Lymphovascular invasion
Lymphovascular invasion (LVI) refers to the invasion of cancer to the blood vessels or lymphatics. It is an early indicator of the metastatic potential of the cancer and has been associated with a poor prognosis in breast cancer. As such, you may find this term in your histopathology report as recommended by the latest reporting protocols by the College of American Pathologists (CAP). While current guidelines do not include LVI as one of the main determinants of oncological and radiation therapy, the presence of LVI may impact you and the use of adjuvant therapy as part of your treatment plan, depending on your specific situation.
Ki-67
Ki-67 is a protein that is strongly associated with the proliferation of breast cancer cells.
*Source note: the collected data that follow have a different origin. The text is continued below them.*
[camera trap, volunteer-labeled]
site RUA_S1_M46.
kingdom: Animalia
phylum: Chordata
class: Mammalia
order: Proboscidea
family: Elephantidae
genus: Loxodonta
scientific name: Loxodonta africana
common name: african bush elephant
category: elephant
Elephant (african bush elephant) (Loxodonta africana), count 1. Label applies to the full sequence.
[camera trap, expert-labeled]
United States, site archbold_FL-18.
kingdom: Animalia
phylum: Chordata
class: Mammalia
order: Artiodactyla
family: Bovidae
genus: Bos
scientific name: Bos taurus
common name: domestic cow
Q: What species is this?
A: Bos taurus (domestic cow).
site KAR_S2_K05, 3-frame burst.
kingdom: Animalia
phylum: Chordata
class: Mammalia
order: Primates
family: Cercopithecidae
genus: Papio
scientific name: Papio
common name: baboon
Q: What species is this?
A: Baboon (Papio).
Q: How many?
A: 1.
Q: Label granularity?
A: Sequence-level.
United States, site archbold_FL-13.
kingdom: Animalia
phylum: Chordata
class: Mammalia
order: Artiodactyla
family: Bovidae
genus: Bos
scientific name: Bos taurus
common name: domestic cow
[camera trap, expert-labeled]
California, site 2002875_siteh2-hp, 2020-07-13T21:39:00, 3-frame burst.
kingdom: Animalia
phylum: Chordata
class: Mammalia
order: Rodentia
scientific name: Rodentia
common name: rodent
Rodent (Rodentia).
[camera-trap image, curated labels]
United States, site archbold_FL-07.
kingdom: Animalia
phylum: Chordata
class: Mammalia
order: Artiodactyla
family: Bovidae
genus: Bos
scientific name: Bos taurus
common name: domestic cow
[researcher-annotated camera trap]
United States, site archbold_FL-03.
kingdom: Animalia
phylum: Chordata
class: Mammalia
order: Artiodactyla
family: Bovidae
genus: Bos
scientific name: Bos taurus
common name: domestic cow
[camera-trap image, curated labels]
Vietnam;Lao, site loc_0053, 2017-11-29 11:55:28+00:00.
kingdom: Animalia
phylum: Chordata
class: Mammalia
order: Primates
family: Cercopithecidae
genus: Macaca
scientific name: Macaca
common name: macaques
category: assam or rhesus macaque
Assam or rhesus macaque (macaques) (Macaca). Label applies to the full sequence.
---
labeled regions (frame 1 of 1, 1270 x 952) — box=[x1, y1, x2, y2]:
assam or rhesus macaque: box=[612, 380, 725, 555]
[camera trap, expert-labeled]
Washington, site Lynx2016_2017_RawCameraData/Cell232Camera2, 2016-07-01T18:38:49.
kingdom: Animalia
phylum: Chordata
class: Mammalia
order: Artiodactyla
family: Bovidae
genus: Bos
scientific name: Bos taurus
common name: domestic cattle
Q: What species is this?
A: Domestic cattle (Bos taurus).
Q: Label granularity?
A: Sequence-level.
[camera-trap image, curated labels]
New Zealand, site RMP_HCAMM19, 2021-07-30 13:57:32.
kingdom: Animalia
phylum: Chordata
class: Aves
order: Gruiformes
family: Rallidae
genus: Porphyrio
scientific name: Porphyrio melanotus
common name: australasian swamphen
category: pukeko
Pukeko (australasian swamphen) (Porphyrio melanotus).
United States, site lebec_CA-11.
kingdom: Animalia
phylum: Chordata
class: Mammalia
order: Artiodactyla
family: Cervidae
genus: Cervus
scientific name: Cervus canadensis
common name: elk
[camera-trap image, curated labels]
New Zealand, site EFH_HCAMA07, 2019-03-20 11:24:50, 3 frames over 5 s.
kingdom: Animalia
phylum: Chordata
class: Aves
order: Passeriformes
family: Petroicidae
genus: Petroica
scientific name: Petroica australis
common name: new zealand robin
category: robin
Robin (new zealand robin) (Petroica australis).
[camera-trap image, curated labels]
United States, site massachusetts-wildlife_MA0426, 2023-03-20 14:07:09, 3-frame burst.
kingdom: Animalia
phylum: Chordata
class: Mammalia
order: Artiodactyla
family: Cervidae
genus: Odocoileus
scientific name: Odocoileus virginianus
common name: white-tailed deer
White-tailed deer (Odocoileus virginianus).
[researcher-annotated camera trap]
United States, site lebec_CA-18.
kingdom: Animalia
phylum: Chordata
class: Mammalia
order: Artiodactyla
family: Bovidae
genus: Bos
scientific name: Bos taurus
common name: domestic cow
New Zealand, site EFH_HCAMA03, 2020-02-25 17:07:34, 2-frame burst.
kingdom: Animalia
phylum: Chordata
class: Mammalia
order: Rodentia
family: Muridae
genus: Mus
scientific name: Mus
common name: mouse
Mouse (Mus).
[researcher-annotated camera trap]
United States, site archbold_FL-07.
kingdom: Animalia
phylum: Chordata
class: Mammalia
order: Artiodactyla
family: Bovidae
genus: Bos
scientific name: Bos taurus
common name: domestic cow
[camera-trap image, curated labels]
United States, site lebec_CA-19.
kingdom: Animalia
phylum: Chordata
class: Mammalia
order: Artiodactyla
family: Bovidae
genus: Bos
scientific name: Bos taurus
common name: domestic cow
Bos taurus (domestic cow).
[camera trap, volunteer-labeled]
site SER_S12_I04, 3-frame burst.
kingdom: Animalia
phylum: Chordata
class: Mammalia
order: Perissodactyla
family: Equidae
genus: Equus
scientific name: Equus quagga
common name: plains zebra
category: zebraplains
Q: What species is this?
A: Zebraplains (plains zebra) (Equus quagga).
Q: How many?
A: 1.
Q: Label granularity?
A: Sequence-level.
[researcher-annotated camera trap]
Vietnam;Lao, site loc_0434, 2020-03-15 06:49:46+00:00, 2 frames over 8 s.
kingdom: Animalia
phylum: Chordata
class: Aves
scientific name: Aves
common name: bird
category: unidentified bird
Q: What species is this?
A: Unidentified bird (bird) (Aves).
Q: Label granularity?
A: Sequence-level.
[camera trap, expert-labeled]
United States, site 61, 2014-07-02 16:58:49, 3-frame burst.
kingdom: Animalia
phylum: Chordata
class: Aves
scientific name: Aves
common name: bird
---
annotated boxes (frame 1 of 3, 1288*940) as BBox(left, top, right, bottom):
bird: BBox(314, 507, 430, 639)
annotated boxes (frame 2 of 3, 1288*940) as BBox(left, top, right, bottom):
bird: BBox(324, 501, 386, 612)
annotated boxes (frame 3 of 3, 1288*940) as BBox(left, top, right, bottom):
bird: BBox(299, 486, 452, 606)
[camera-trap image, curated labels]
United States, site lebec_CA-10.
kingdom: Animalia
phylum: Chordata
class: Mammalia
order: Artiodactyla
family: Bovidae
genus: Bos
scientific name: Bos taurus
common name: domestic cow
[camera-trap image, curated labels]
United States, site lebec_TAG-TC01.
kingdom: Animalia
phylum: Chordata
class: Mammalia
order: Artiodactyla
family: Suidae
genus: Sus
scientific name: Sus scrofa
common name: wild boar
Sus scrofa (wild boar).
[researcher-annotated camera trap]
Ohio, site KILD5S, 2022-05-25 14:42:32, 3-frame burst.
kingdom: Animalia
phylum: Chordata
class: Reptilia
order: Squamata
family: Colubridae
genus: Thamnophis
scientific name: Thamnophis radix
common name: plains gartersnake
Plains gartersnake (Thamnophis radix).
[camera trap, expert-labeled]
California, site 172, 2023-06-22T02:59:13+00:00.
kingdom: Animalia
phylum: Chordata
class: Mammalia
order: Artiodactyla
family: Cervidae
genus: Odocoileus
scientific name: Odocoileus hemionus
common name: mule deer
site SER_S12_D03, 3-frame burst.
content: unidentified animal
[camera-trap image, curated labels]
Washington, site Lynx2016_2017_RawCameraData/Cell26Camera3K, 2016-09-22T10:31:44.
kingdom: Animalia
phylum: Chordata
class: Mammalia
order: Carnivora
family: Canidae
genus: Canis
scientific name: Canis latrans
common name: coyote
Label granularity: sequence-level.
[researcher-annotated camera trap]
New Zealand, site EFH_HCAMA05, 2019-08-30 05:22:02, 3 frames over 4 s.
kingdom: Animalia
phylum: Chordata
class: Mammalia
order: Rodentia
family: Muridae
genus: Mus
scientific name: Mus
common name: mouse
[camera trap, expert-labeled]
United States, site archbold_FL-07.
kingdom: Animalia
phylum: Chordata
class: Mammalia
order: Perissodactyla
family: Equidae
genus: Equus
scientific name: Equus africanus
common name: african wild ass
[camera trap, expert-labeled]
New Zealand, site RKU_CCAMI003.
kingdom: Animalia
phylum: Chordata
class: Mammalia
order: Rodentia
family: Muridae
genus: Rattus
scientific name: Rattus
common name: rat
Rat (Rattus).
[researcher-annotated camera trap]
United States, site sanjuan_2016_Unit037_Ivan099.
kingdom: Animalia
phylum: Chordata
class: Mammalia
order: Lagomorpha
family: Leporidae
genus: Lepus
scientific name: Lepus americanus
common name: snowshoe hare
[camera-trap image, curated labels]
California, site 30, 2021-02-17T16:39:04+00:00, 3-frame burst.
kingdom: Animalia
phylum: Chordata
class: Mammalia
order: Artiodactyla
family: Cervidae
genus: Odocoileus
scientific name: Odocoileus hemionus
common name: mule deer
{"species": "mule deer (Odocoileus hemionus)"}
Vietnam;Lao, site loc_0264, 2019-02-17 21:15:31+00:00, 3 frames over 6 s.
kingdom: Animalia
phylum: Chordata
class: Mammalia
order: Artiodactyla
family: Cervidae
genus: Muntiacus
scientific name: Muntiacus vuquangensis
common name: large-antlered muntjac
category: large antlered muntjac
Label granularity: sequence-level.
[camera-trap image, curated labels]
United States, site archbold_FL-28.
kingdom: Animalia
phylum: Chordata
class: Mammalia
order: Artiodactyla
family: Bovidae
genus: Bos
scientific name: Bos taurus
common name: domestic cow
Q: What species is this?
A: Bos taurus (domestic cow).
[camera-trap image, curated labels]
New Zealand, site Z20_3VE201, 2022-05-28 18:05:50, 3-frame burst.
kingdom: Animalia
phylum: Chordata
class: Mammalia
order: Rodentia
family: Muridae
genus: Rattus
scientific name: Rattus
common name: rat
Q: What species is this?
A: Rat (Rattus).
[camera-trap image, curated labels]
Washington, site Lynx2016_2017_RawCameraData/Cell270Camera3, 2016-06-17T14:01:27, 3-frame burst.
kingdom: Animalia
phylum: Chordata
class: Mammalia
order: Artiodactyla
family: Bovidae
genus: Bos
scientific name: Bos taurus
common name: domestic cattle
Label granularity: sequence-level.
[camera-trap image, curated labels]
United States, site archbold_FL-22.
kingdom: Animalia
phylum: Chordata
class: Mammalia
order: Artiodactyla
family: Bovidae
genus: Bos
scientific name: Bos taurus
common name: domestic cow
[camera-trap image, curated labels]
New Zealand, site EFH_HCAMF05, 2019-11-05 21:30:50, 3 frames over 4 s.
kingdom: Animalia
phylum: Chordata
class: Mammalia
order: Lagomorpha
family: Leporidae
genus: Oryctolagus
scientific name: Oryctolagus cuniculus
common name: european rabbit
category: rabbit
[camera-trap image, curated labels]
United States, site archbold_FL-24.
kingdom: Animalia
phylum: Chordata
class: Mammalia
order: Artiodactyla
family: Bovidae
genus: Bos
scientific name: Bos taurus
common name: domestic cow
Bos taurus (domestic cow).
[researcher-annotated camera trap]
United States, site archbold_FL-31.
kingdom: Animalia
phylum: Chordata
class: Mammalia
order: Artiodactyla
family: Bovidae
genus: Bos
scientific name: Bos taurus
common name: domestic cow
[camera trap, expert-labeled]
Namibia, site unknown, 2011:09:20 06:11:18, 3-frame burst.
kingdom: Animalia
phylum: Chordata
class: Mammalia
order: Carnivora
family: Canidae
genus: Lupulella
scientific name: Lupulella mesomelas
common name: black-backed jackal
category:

The Ki-67 index is used as a proliferation marker and is a known indicator of prognosis and outcome for breast cancer. However, there is significant variability in Ki-67 testing and scoring, and therefore any given result has to be interpreted with caution. In general, a Ki-67 index of 5% or less is considered low, while an index of 30% or more is considered high.
Staging
The most common staging system for breast cancer follows the American Joint Committee of Cancer (AJCC) staging manual. In the US, the 8th edition, which is the latest edition of the staging manual, is used. This edition has both clinical and pathologic staging systems for breast cancer. Pathologic staging is performed on breast cancer excisions, not on biopsies.
Patients are clinically staged according to the traditional TNM system as well as new factors. The TNM system is based on the following:
- Primary tumor size (T)
This category is based on the size of the tumor and whether or not the cancer has spread to the skin of the breast or the chest wall behind the breast.
In addition, the pathologist determines whether the tumor has been completely excised (i.e. evaluates the so-called surgical margins).
- Regional lymph node status (N)
This category looks at how many lymph nodes the cancer has spread to, if any.
- Distant metastases (M)
This category determines if the cancer has spread to a more distant part of the body like the lungs, bones, or liver.
In addition, the 8th edition staging manual looks at the tumor grade and breast biomarkers (ER, PR, HER2) mentioned above.
With all this information, breast cancer is staged from stage 0 to IV (with sub-categories for each stage based on various factors). This determines the patient’s clinical prognostic stage, which is what will be reflected in the histopathology report.
All the information obtained in the histopathology report will be used to determine the most suitable treatment strategy for you.